* _WHAT TO DO_
Pull every line holding the word "Home" out of the data and copy it.
PROVIDED INFORMATION section start
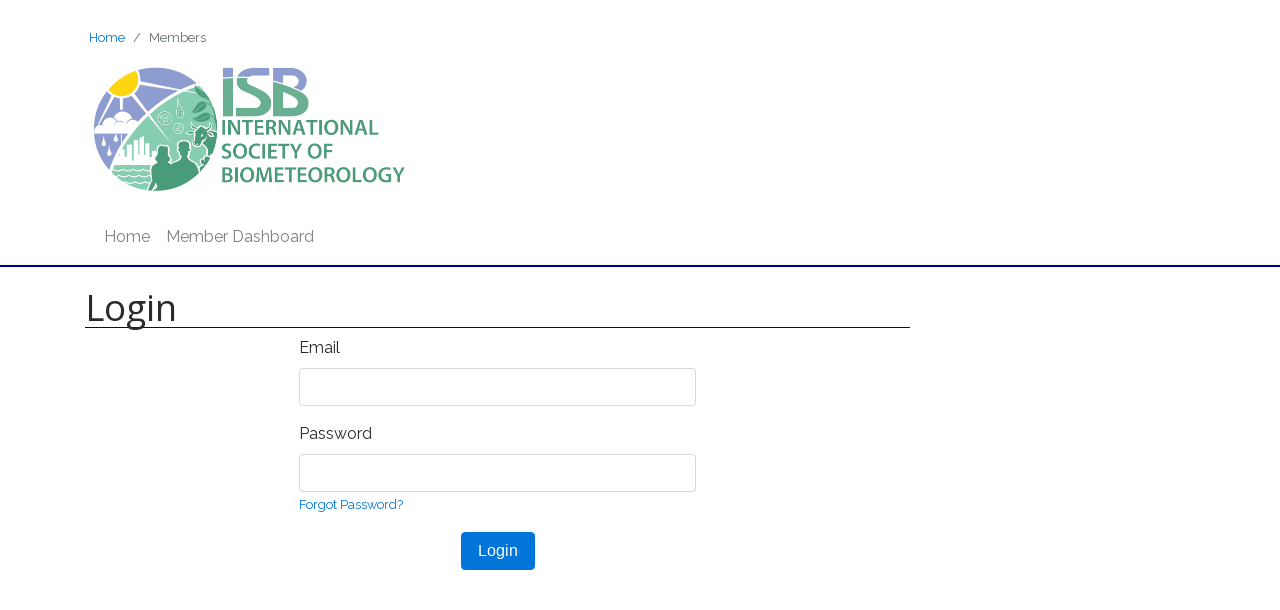

--- FILE ---
content_type: text/html; charset=UTF-8
request_url: https://web.uwm.edu/isb/login
body_size: 4804
content:
<!DOCTYPE html>
<html lang="en">
  <head>
    <!-- Required meta tags -->
    <meta charset="utf-8">
    <meta name="viewport" content="width=device-width, initial-scale=1, shrink-to-fit=no">
    <meta name="description" content="">
    <meta name="author" content="">
    <link rel="stylesheet" href="https://web.uwm.edu/isb/css/bootstrap.min.css">
    <link href="https://fonts.googleapis.com/css?family=Open+Sans|Raleway" rel="stylesheet">
    <link rel="stylesheet" href="https://web.uwm.edu/isb/style.css">
    <link rel="stylesheet" type="text/css" href="https://web.uwm.edu/isb/DataTables/datatables.min.css"/>
  </head>
  <body>
    <div class="container-fluid whole-page no-gutters">
      <header class="container">
        <div class="row">
          <div class="col-12">&nbsp;</div>
          <div class="col-6 col-md-9 small">
            <ol class="breadcrumb breadcrumb-sm">
              <li class="breadcrumb-item"><a href="http://uwm.edu/biometeorology/">Home</a></li>
              <li class="breadcrumb-item active">Members</li>
            </ol>
          </div>
          <div class="col-6 col-md-3 small">
            <div class="input-group input-group-sm">
<!--
              <input type="text" class="form-control form-control-sm" />
              <span class="input-group-btn">
                <input type="submit" class="btn btn-small form-control-sm" value="search" />
              </span>
-->
            </div>
          </div>
        </div>
        <div class="row">
          <div class="col-12">
            <h1 class=""><img src="https://web.uwm.edu/isb/img/ISB logo.webp" style="height:150px" alt="International Society of Biometeorology" /></h1><!-- class="hidden-md-up" -->
          </div>
        </div>
      </header>
      <nav class="navbar sticky-top navbar-light bg-faded col-12 navbar-toggleable-md" id="main-nav">
        <button class="navbar-toggler navbar-toggler-right" type="button" data-toggle="collapse" data-target="#navbarNavDropdown" aria-controls="navbarNavDropdown" aria-expanded="false" aria-label="Toggle navigation">
          <span class="navbar-toggler-icon"></span>
        </button>
        <span class="navbar-brand" href="#">&nbsp;</span>
        <div class="container">
          <div class="row">
            <div class="col collapse navbar-collapse" id="navbarNavDropdown">
              <ul id="menu-main-navigation-menu" class="navbar-nav">
                <li class="item nav-item menu-item"><a href="http://uwm.edu/biometeorology/" class="nav-link">Home</a></li>
                <li class="item nav-item menu-item"><a href="https://web.uwm.edu/isb" class="nav-link">Member Dashboard</a></li>
              </ul>
            </div>
          </div>
        </div>
      </nav>
      <div class="container">
        <div class="row">
        <div class="col-12 col-lg-9 content">
                              <h1>Login</h1>
<form method="POST" action="https://web.uwm.edu/isb/login" accept-charset="UTF-8"><input name="_token" type="hidden" value="LUGt4PCG3sNX2Uq1cwDHSHtuk9NDjOC7lRQPHUpS">
    <div class="row justify-content-sm-center">
        <div class="col-sm-6">
            <div class="form-group">
                <label for="email">Email</label>
                <input required="required" class="form-control" name="email" type="email" id="email">
            </div>
        </div>
    </div>
    <div class="row justify-content-sm-center">    
        <div class="col-sm-6">
            <div class="form-group">
                <label for="password">Password</label>
                <input required="required" class="form-control" name="password" type="password" value="" id="password">
                <span class="small"><a href="https://web.uwm.edu/isb/password/reset">Forgot Password?</a></span>
            </div>
        </div>
    </div>
    <div class="row justify-content-sm-center">
        <div class="col-sm-12 text-center">
            <input class="btn btn-primary" type="submit" value="Login">
        </div>
    </div>
</form>
<br/><br/>
        </div>
        <aside class="col-12 col-lg-3">
                            </aside>
      </div>
      <div class="row" id="commissions">
        <div class="col-12">
        </div>
        </div>
      </div>
    </div>
    <footer class="card-inverse">
      <div class="container">
        <div class="row">
          <div class="col-sm-12">
          </div>
        </div>
      </div>
    </footer>

    <!-- jQuery first, then Tether, then Bootstrap JS. -->
    <script src="https://web.uwm.edu/isb/js/jquery-3.2.1.min.js"></script>
    <script src="https://web.uwm.edu/isb/js/tether.min.js"></script>
    <script src="https://web.uwm.edu/isb/js/bootstrap.min.js"></script>
    <script type="text/javascript" src="https://web.uwm.edu/isb/DataTables/datatables.min.js"></script>
      </body>
</html>


--- FILE ---
content_type: text/css
request_url: https://web.uwm.edu/isb/style.css
body_size: 1678
content:
/*
Theme Name: ISB Theme
Author: Jeremy Streich
Description: International Society of Biometerology
Version: 0.0.1
*/
#logo{/*float:left;*/vertical-align: text-bottom;width:100px;height:auto;}
#main-nav{background:white; border-bottom:2px solid darkblue;}
.page-wrap{background:#efefef;}
.whole-page{padding-left:0 !important;padding-right:0 !important;}
*{font-family: 'Raleway', sans-serif;}
h1,h2,h3,h4,h4,h6{font-family: 'Open Sans', sans-serif;}
h1{font-size: 2.3rem;}
header h1{font-size:1.5rem;}

#hero{background:#333;}
#hero-inner{align-items: center;}
#hero-img{display:inline;float: left;max-width: 100%;height: auto;}
#hero-content{background:black;width:100%;vertical-align:middle;align-items: center;}
#hero-content h2{padding-top:10%;}
#hero-content p:last-child{clear:left; color:blue;content(' ');height: 1px; margin-bottom: 0;}

#bottom-area,#footer-area, li.widget{list-style:none;padding:0;margin:0;width:100%;}

.content h1, .content h2, aside h2, #commissions h2 {border-bottom:1px solid darkblue;}
aside h2, #commissions h2 {text-align: center;}
.content h1:first-child {padding-top:20px;}

aside h2:first-child{padding-top:25px;}
aside h3{font-size: 1.2rem;}

.breadcrumb-sm{padding:4px;margin:0;background:none;}
.card-group{margin-bottom: 10px;}
.card-img-overlay.text-white > .card-title{text-shadow:-1px -1px 0 #000,1px -1px 0 #000,-1px 1px 0 #000,1px 1px 0 #000;}
.card{margin-bottom:5px;}

footer{border-top:3px solid lightblue;background-color: #111;min-height:100px;}
body{background-color: #111;}
header, .whole-page{background:white;}

li.current_page_item > a.active {color:black; font-weight:bold; border-radius: 3px; text-decoration: none}
li.current_page_item > a.active:hover {text-decoration: none;}
li.page_item{font-size:13px;}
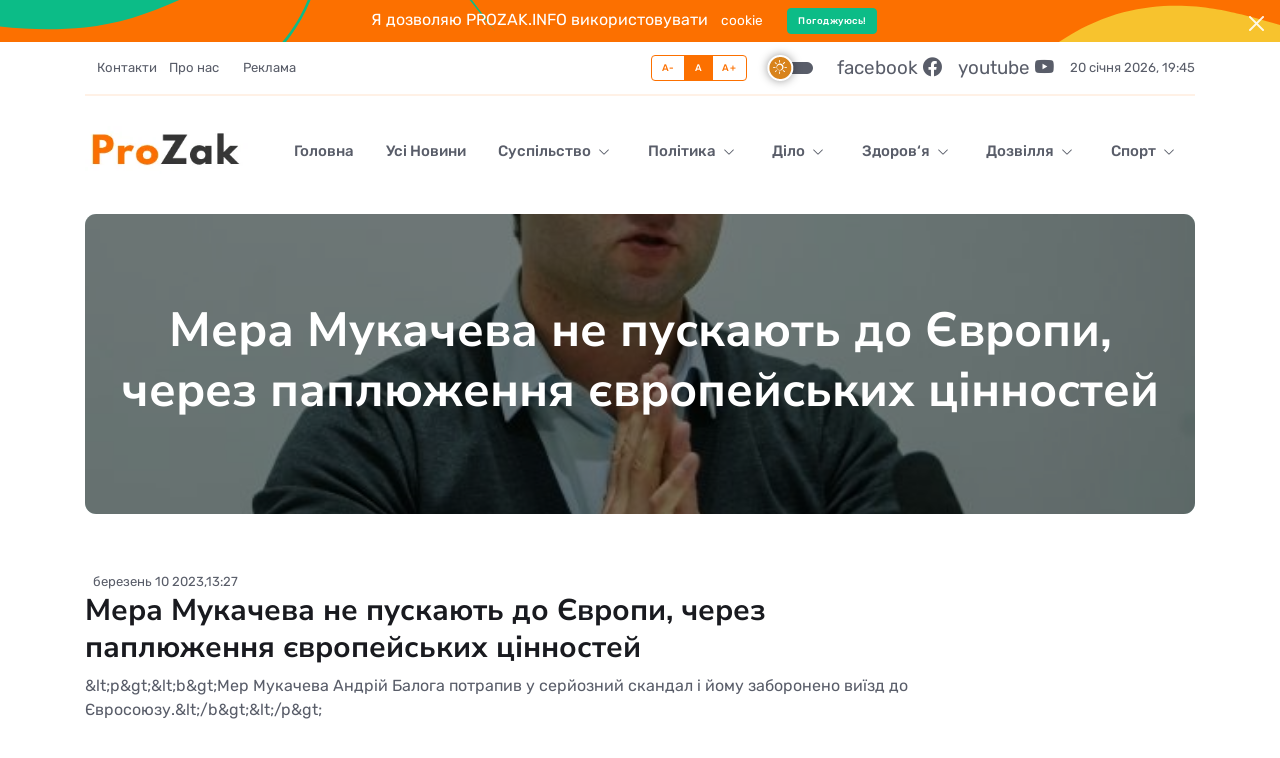

--- FILE ---
content_type: text/html; charset=utf-8
request_url: https://www.google.com/recaptcha/api2/aframe
body_size: 268
content:
<!DOCTYPE HTML><html><head><meta http-equiv="content-type" content="text/html; charset=UTF-8"></head><body><script nonce="QRj6TW7JN9FSiZ4qua_ryw">/** Anti-fraud and anti-abuse applications only. See google.com/recaptcha */ try{var clients={'sodar':'https://pagead2.googlesyndication.com/pagead/sodar?'};window.addEventListener("message",function(a){try{if(a.source===window.parent){var b=JSON.parse(a.data);var c=clients[b['id']];if(c){var d=document.createElement('img');d.src=c+b['params']+'&rc='+(localStorage.getItem("rc::a")?sessionStorage.getItem("rc::b"):"");window.document.body.appendChild(d);sessionStorage.setItem("rc::e",parseInt(sessionStorage.getItem("rc::e")||0)+1);localStorage.setItem("rc::h",'1768938306882');}}}catch(b){}});window.parent.postMessage("_grecaptcha_ready", "*");}catch(b){}</script></body></html>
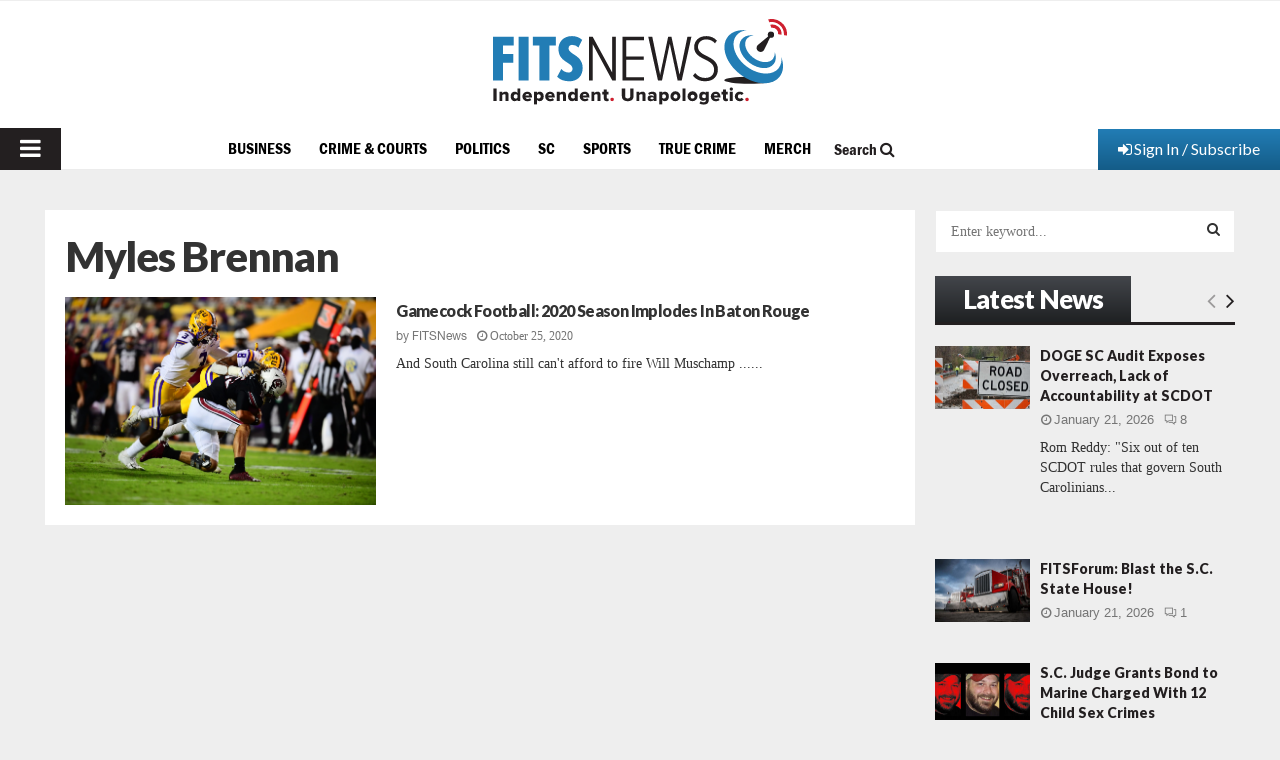

--- FILE ---
content_type: text/html; charset=utf-8
request_url: https://www.google.com/recaptcha/api2/aframe
body_size: 267
content:
<!DOCTYPE HTML><html><head><meta http-equiv="content-type" content="text/html; charset=UTF-8"></head><body><script nonce="MOircBYz2rGzHv-LmXmBpA">/** Anti-fraud and anti-abuse applications only. See google.com/recaptcha */ try{var clients={'sodar':'https://pagead2.googlesyndication.com/pagead/sodar?'};window.addEventListener("message",function(a){try{if(a.source===window.parent){var b=JSON.parse(a.data);var c=clients[b['id']];if(c){var d=document.createElement('img');d.src=c+b['params']+'&rc='+(localStorage.getItem("rc::a")?sessionStorage.getItem("rc::b"):"");window.document.body.appendChild(d);sessionStorage.setItem("rc::e",parseInt(sessionStorage.getItem("rc::e")||0)+1);localStorage.setItem("rc::h",'1769061450921');}}}catch(b){}});window.parent.postMessage("_grecaptcha_ready", "*");}catch(b){}</script></body></html>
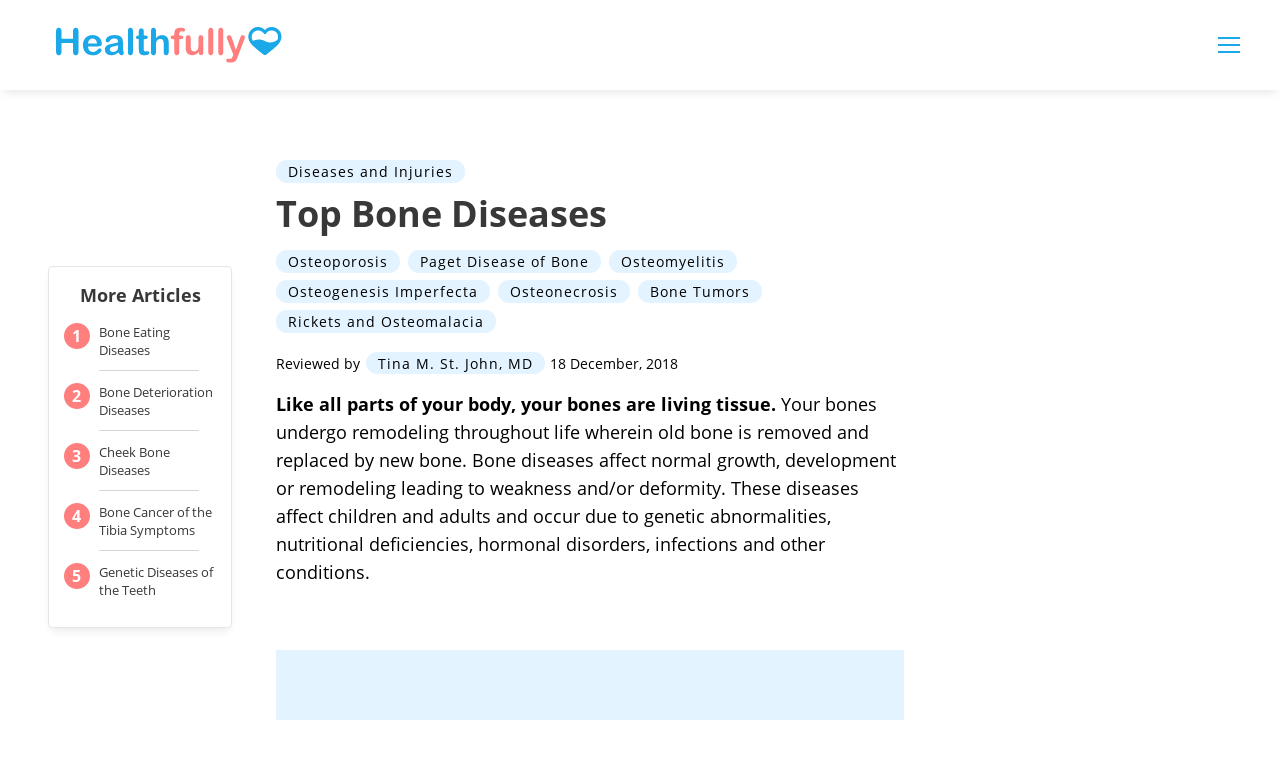

--- FILE ---
content_type: text/html; charset=utf-8
request_url: https://www.google.com/recaptcha/api2/aframe
body_size: 267
content:
<!DOCTYPE HTML><html><head><meta http-equiv="content-type" content="text/html; charset=UTF-8"></head><body><script nonce="GrGw_LSSNrKv-S7m5bkCbQ">/** Anti-fraud and anti-abuse applications only. See google.com/recaptcha */ try{var clients={'sodar':'https://pagead2.googlesyndication.com/pagead/sodar?'};window.addEventListener("message",function(a){try{if(a.source===window.parent){var b=JSON.parse(a.data);var c=clients[b['id']];if(c){var d=document.createElement('img');d.src=c+b['params']+'&rc='+(localStorage.getItem("rc::a")?sessionStorage.getItem("rc::b"):"");window.document.body.appendChild(d);sessionStorage.setItem("rc::e",parseInt(sessionStorage.getItem("rc::e")||0)+1);localStorage.setItem("rc::h",'1768819932538');}}}catch(b){}});window.parent.postMessage("_grecaptcha_ready", "*");}catch(b){}</script></body></html>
PROVIDED INFORMATION section end
* _PROBLEM SOLUTION_
              <li class="breadcrumb-item"><a href="http://uwm.edu/biometeorology/">Home</a></li>
                <li class="item nav-item menu-item"><a href="http://uwm.edu/biometeorology/" class="nav-link">Home</a></li>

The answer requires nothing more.